На полном серьёзе, уже сама мысль вызывает у моей большой мужской штуки сильное желание с криками вылететь из комнаты.

Беда в том, что повсюду в Сент-Энтони такие дела. Ещё одна древняя куча костей считает, что я занял у неё пятьсот долларов. Другая старая кошёлка зовёт меня дьяволом.

— И ты сделал мне больно, — талдычит Ева.

Очень сложно прийти сюда и не напитаться вины за каждое преступление в истории человечества. Хочется орать в каждую беззубую рожу. «Да, я похитил того ребёнка Линдбергов».

Фигня с «Титаником» — это я сделал.

То дело с убийством Кеннеди, ах да, и это моя работа.

Большая задрока со Второй Мировой, хитрожопая выдумка с ядерной бомбой, так вот, знаете что? Это всё моих рук дело.

Микробик СПИДа? Прошу прощения. Снова я.

Верный способ справиться со случаем вроде Евы — перенаправить её внимание. Отвлечь её, упомянув завтрак, или погоду, или какие у неё красивые волосы. У неё запас внимания — едва на один раз часам тикнуть, можно столкнуть её на более приятную тему.

Разумно предположить, что именно так мужчины справлялись со враждебностью Евы всю её жизнь. Берёшь и отвлекаешь её. Ловишь момент. Избегаешь конфронтаций. Сматываешься.

Очень похоже на то, как мы проводим наши жизни: смотрим телевизор. Курим дрянь. Глотаем колёса. Перенаправляем собственное внимание. Дрочим. Отвергаем всё на свете.

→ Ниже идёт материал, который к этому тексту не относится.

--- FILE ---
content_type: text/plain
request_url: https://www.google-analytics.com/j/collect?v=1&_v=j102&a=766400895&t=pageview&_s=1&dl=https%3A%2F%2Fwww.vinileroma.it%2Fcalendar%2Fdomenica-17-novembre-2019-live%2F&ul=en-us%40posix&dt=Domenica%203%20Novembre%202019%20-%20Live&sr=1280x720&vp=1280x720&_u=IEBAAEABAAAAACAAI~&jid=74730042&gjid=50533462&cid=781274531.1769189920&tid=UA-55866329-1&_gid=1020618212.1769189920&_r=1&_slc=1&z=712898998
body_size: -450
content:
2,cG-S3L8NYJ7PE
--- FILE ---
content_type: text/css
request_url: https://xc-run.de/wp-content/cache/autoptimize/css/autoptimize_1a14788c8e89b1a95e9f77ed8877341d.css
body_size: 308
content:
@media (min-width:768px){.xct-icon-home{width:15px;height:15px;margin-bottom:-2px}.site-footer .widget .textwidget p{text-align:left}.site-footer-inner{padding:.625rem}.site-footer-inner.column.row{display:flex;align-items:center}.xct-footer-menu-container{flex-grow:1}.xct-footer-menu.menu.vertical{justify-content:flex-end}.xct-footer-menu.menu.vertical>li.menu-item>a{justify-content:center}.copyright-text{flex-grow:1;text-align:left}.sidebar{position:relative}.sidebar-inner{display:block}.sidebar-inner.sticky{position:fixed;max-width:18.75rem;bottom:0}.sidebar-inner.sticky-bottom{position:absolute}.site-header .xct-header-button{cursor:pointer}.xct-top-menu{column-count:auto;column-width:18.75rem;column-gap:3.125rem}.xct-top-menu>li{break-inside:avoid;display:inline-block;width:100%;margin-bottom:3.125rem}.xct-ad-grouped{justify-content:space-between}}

Всё её тело склонено вперёд, прямой пальчик дрожит в воздухе, тыкая в меня.

Мать твою так.

Сейчас она очень даже подходит на роль миссис Смерть.

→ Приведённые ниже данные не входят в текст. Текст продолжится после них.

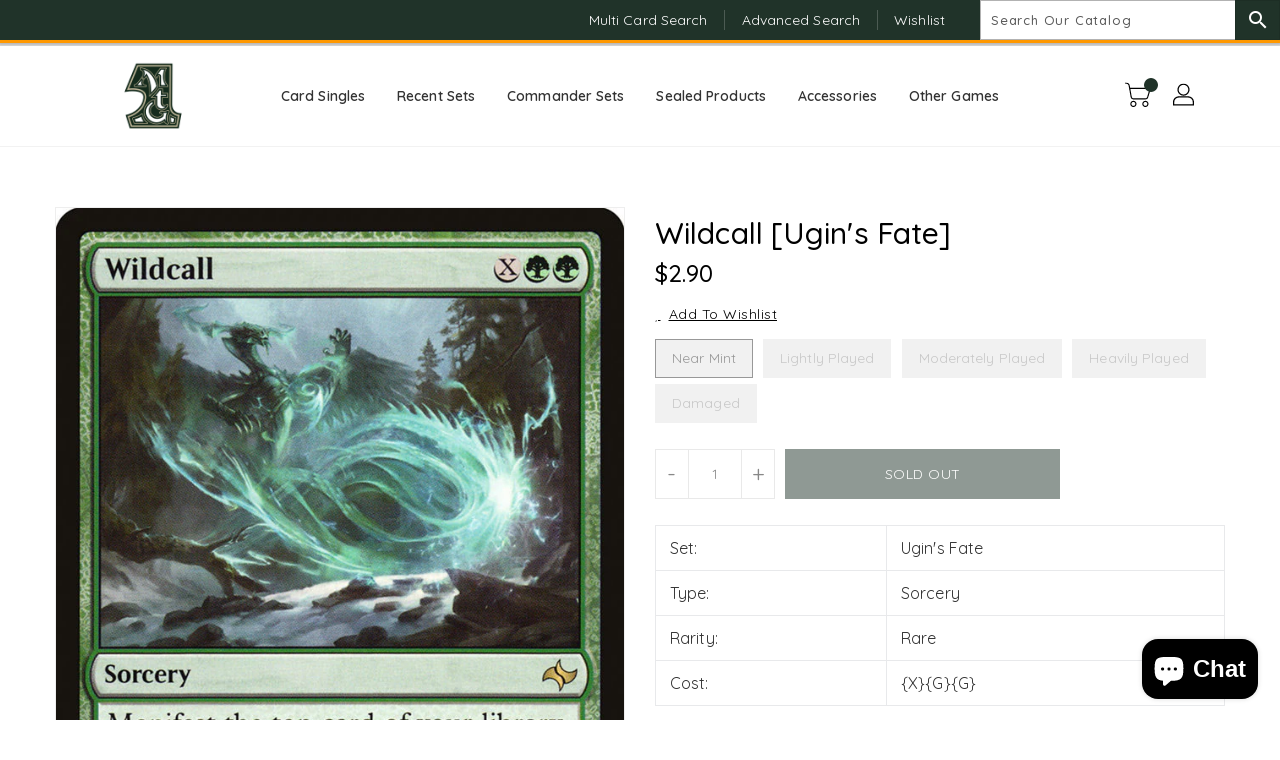

--- FILE ---
content_type: text/css
request_url: https://onemtg.com.sg/cdn/shop/t/12/assets/binderVariables.css?v=29376346883957591131768298850
body_size: -90
content:
:root{--brand-secondary: #203329;--primary-font: Quicksand;--secondary-font: Quicksand;--button-bg-color: #203329;--button-text-color: #ffffff;--button-bg-hover-color: #ff9800;--button-text-hover-color: #000000;--breadcrumb-color: #ffffff;--footer-heading-color: #ffffff;--footer-bg-color: #203329;--footer-text-color: #a8a8a8;--footer-text-hover-color: #ff9800;--navbar-background-color: #203329;--navbar-text-color: #ffffff;--navbar-text-hover-color: #ff9800;--product-bg-color: #203329;--product-icon-color: #ffffff;--product-bg-hover-color: #ff9800;--product-icon-hover-color: #000000;--navbar-border-color: #ff9800;--color-text: #333333;--color-body-text: #788188;--color-blankstate: rgba(120, 129, 136, .35);--color-blankstate-border: rgba(120, 129, 136, .2);--color-blankstate-background: rgba(120, 129, 136, .1);--color-sale-text: #7796a8;--color-small-button: #ffffff;--color-small-button-text: #3d4246;--color-text-field: #fff;--color-text-field-text: #000;--color-navigation-text: #333333;--color-btn-primary: #7796a8;--color-btn-primary-text: #fff;--color-body: #fff;--color-bg: #fff;--color-bg-alt: rgba(120, 129, 136, .05);--color-overlay-title-text: #fff;--color-image-overlay: #3d4246;--opacity-image-overlay: .25;--color-border: #e8e9eb;--color-banner-border: rgba(32, 51, 41, .05);--color-desktop-checkout-bkg: rgba(255, 255, 255, .2);--color-category-block-header-border: rgba(255, 255, 255, .6);--color-special-collection-title-bkg: rgba(32, 51, 41, .8);--color-contact-info-icon-border: rgba(168, 168, 168, .3);--color-footer-border: rgba(168, 168, 168, .2);--color-newsletter-input-border: rgba(168, 168, 168, .5);--font-stack-header: Quicksand;--font-stack-body: Quicksand;--svg-select-icon: url(//onemtg.com.sg/cdn/shop/t/12/assets/ico-select.svg?v=155563818344741998551764915751);--ajax-loader: url(//onemtg.com.sg/cdn/shop/t/12/assets/ajax-loader.gif?v=41356863302472015721764915751);--grid-list-sprite: url(//onemtg.com.sg/cdn/shop/t/12/assets/grid-list-sprite.png?v=9321474455035195301764915751);--comment-blog: url(//onemtg.com.sg/cdn/shop/t/12/assets/comment-blog.jpg?v=72130053099716583031764915751);--write-review: url(//onemtg.com.sg/cdn/shop/t/12/assets/write-review.png?1622);--dropdown-sprite: url(//onemtg.com.sg/cdn/shop/t/12/assets/dropdown-sprite.png?v=23516386153762416671764915751)}
/*# sourceMappingURL=/cdn/shop/t/12/assets/binderVariables.css.map?v=29376346883957591131768298850 */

— Да-да, Ева, — говорю. — Я драл тебя, — а сам зеваю. — Угу. Только была возможность — сразу тыкал его в тебя и спускал заряд.

Такое называется «психодрама». Но вы можете звать это проще: новый способ сдать бабулю на свалку.

Её скрученный пальчик вянет, и она усаживается обратно, между ручек своей инвалидки.